I'm not sure if your plan is (was) to treat every function you implement as a separate operator with its own distinct arity or to have one "function call" operator that pulls the required number of arguments off the evaluator's operand stack before calling the function.

If the latter, the most straightforward Reverse Polish conversion might be from:

name(expr1, expr2...exprN)

to this:

name expr1 expr2...exprN N callFunc

Keeping in mind that any "exprX" might be arbitrarily complex, including function calls of its own. It doesn't matter; by the time "callFunc" is reached you need only worry about the topmost N+2 items on the operand stack. The most tricky bit is keeping track of how many arguments are actually present and making sure that count gets into the RPN just before "callFunc".

That needs some sort of stack to account for nested functions, but otherwise isn't too difficult. It's actually possible to use the operator stack (keep the count "under" the "callFunc" operator, a known offset, and update it each time a comma is encountered. That naturally takes care of function nesting, but it's not the only way).

In execution "callFunc" takes one argument, N, the number of arguments to pull off the operand stack. These you can put into a list or array that you can pass to "name" once you pull that off and call it (most likely indirectly using some sort of dictionary).

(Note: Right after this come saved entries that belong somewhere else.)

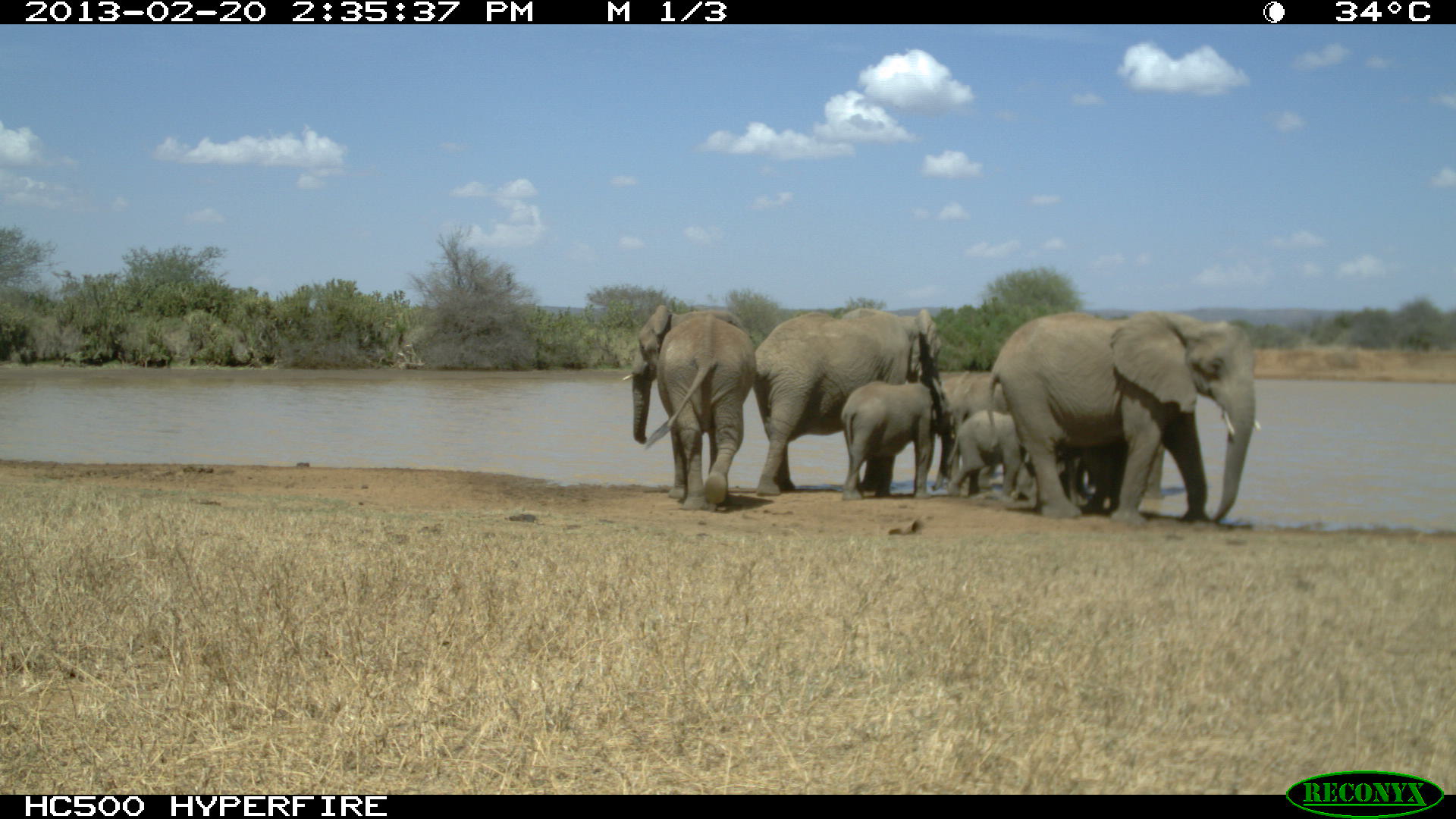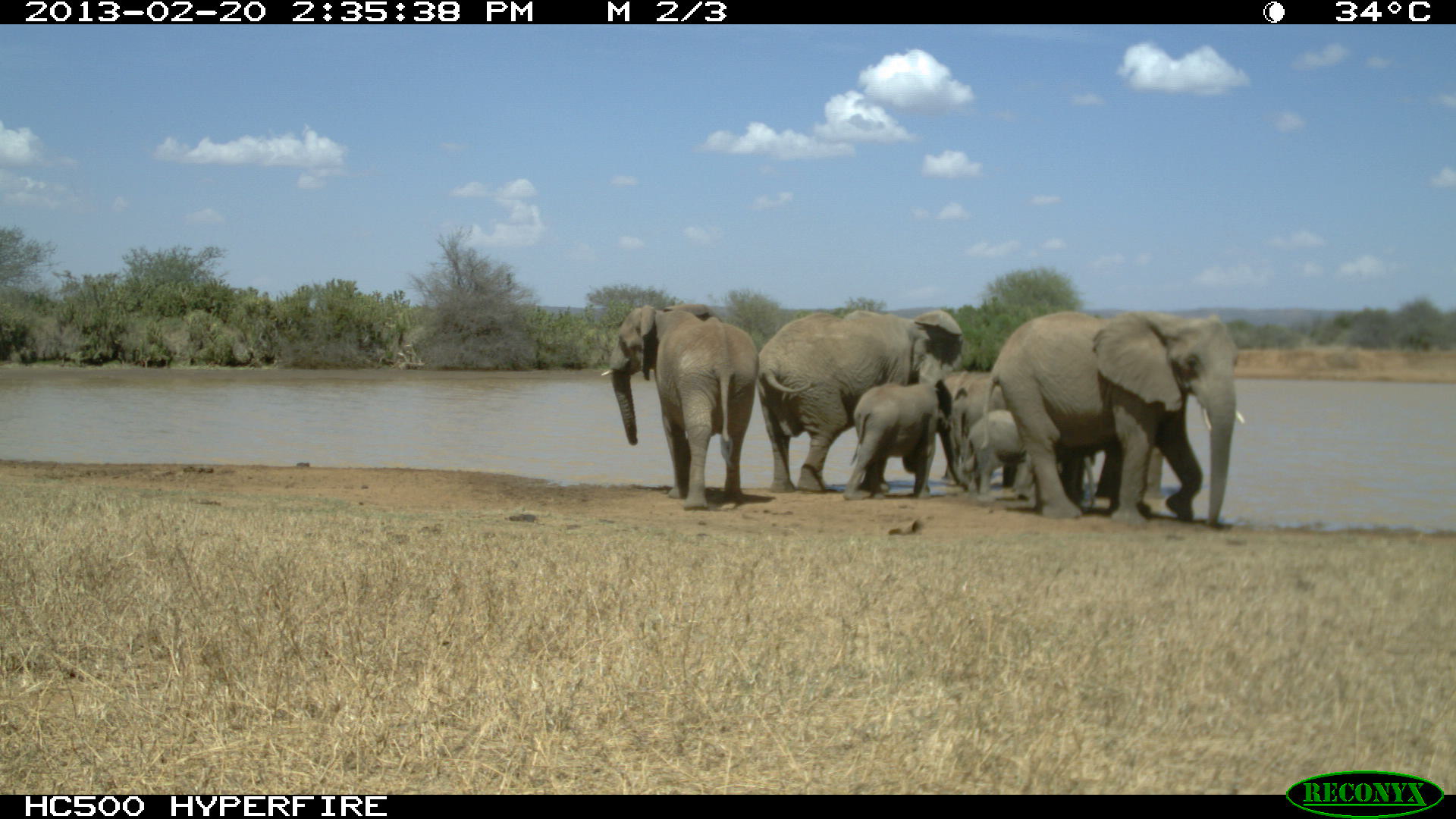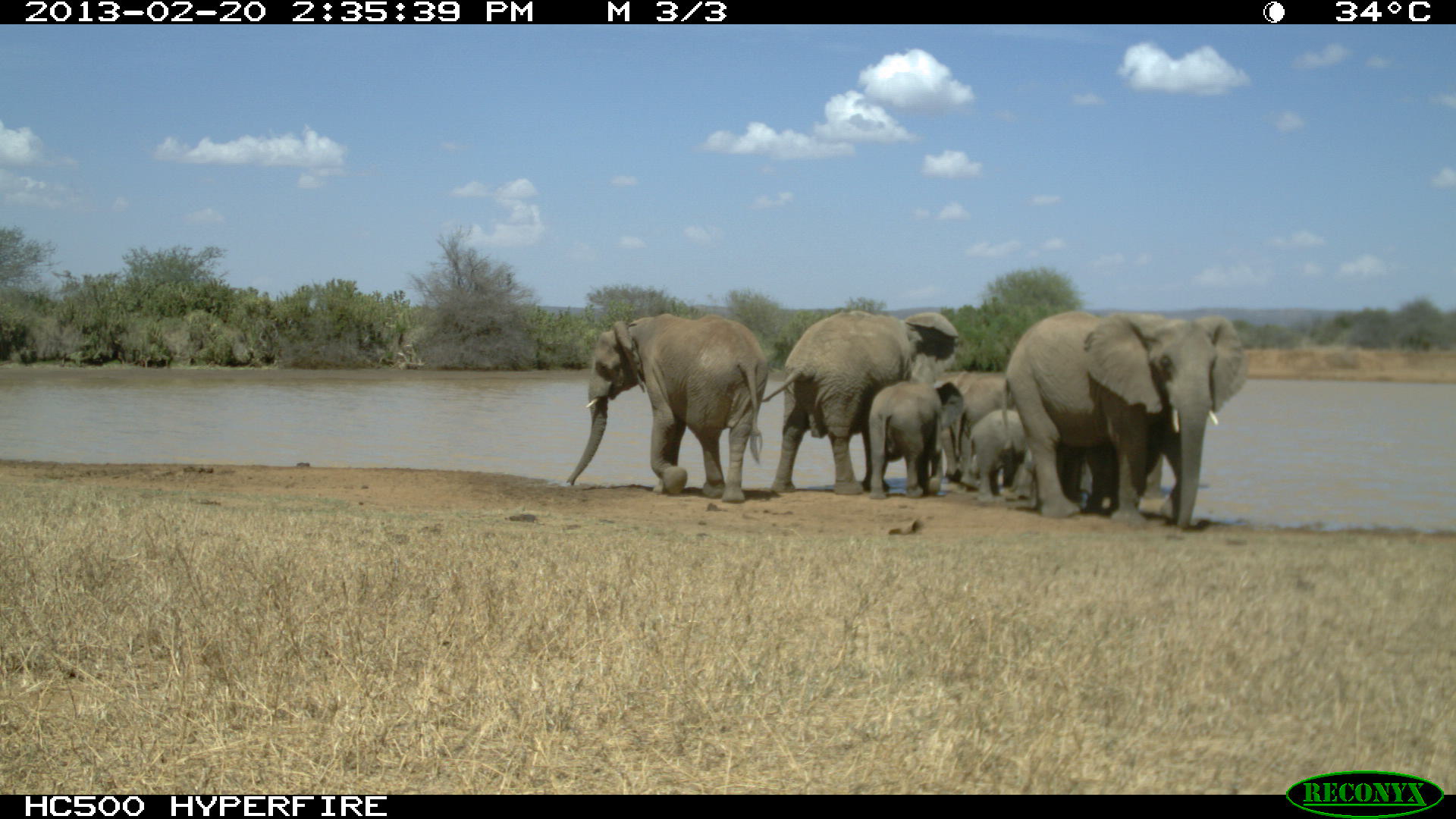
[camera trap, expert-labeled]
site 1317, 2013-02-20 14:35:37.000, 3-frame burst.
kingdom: Animalia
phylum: Chordata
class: Mammalia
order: Proboscidea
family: Elephantidae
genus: Loxodonta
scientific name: Loxodonta africana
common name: african bush elephant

To be complete you'll probably want to do error checking while parsing to make sure the number and type of arguments are correct for the function being called (you can keep that information in same dictionary that points to the code which evaluates the function). Also watch for commas appearing where they shouldn't, just as for all malformed expressions. Then the evaluator can run merrily along without having to worry about any of that.